Sophie Scholl wird damit zur Figur einer Normalisierung des Mitmachens, zu einer Entlastungsfigur. Und das hat sie nicht verdient. Vielleicht wäre sie sogar dagegen gewesen. Denn 1943 handelte diese junge Kriegsgegnerin mutiger und standhafter als die allermeisten Deutschen. Und das ist schon für sich genommen beeindruckend für ein Land, in dem nicht nur die selbsterklärten Weltmeister der Erinnerung, sondern auch des Zuschauens und Nichtstuns leben. Und damit zurück in die Gegenwart. Da präsentiert sich dieses Zuschauen und Nichtstun nämlich mit Vorliebe als vollendete Form der Meinungsfreiheit, während die Adolf Muschgs und Hans-Georg Maassens des deutschsprachigen Raums ihre Unwahrheiten unwidersprochen in die Kameras sprechen. Meinungsfreiheit braucht Zivilcourage. Aber das ist Gegenstand eines anderen Textes.

Es existieren auch andere Perspektiven auf Geschichte und Gegenwart. Aus diesen liesse sich lernen, dass man die Aktualität völkischen Denkens und rechten Terrors nicht mit einer bürgerlichen Mitte bekämpfen kann – und auch niemals erfolgreich bekämpft hat. Dass auch gegenwärtig jene Parteien, die weder links noch rechts sind, die plurale Demokratie nicht retten werden. Sondern dass es eine aktive Antwort auf die völkischen Rechten, auf Nazistrukturen in Polizei, Bundeswehr, Feuerwehr und Verfassungsschutz, auf die Verharmlosung rechten Terrors durch die Politik braucht. Und diese Antwort könnte «postmigrantischer Antifaschismus» lauten.

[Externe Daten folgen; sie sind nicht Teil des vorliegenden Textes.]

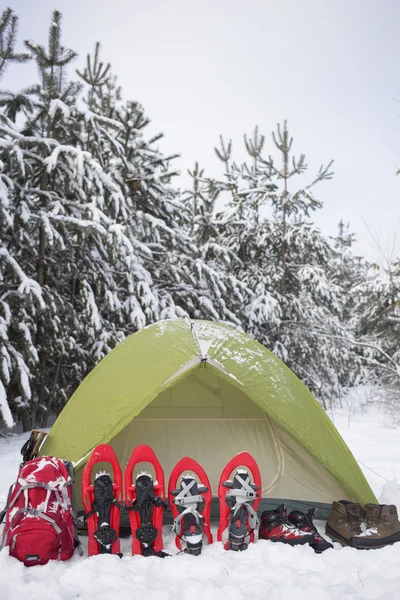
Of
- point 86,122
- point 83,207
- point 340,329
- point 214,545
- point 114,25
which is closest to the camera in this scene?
point 214,545

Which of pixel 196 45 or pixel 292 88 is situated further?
pixel 196 45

Lassen Sie uns einmal versuchen, die Ideologie der bürgerlichen Mitte und ihre Erinnerungskultur ad acta zu legen. Dann können wir reden. Damit fängt es an.

Max Czollek

Mit «Desintegriert euch» hat Max Czollek (34) 2018 Furore gemacht. Der Berliner rechnet in seinem Essay mit einer falsch verstandenen Integrationspolitik ab und plädiert für eine «Gesellschaft der radikalen Vielfalt». Das Manifest dazu hat er vergangenen Herbst mit «Gegenwartsbewältigung» nachgeliefert. Czollek ist Mitglied des Lyrikkollektivs G13 und Kurator des internationalen Lyrikprojekts Babelsprech. Im Verlagshaus Berlin erschienen bislang die Gedichtbände «Druckkammern» (2012), «Jubeljahre» (2015) und «Grenzwerte» (2019).